Summer was pretty mild in my neck of the woods this year, but I’ve lived through enough scorchers to know how debilitating hot temperatures can be. Edward P. Kohn’s Hot Time in the Old Town: the Great Heat Wave of 1896 and the Making of Theodore Roosevelt is an intense narration of a killer heat wave that tortured New York City for ten days in August 1896. By the time it lifted, an estimated 1300 people were dead, along with William Jennings Bryan’s shot at the presidency.
New York turned into an inferno on August 5th. When temperatures rose to 100-plus degrees, working men and horses dropped dead in the streets and tenement dwellers broiled in their badly ventilated apartments.
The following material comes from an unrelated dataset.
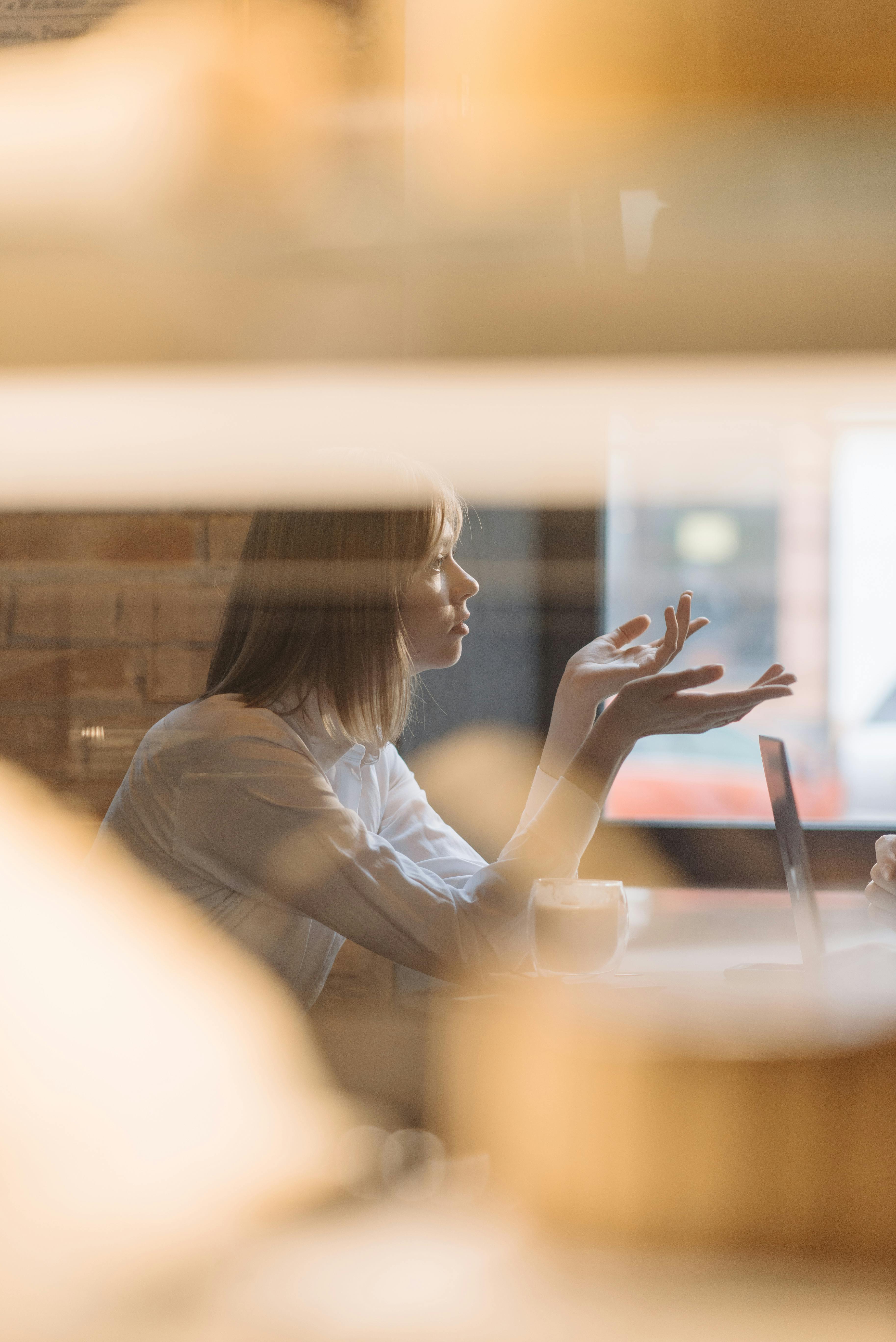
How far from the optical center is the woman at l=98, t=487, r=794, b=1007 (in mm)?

At night suffering city dwellers clustered on rooftops and along the piers, trying to suck cooler air into their overheated lungs. Police Commissioner Theodore Roosevelt stepped in where city officials would not, hosing down the reeking streets to lower the temperatures and raise the sanitation levels, and campaigning to provide free life-saving ice to the poor.
Small boys cooling their heads in a public fountain |
Horses being cooled off in summertime New York |
As this fight for life reached its zenith, William Jennings Bryan, populist from Nebraska and Democratic presidential nominee, came into town to convince the citizens of New York that they should elect him instead of Republican candidate William McKinley. But he was so wilted by a long, hot train trip across the country that he read his Madison Square Garden speech from a paper instead of giving the same type of oratory fireworks that secured him the Democratic nomination in the first place. The heat also proved too oppressive for his audience, which left in droves.
Edward Kohn takes a well-rounded approach to this history of a forgotten natural disaster. His descriptions of a city under siege are unsettling in their specificity. He uses statistics when warranted, but prefers to put a human face on the disaster. We could forget a label like ‘victim number one’ but not the story of fifteen-month old Hyman Goldman, who had arrived with his parents from Russia nine months before and died from "exhaustion" on the heat wave's first day. Another tiny victim, Annie Botchkiss was born on August 6 in a rear tenement, and succumbed to the heat only five days later.
On the surface, a book that combines a killer heat wave and an electoral contest appears to be trying to mix literary apples with oranges. But Edward Kohn proves that not even a presidential candidate was immune to the heat’s negative impact.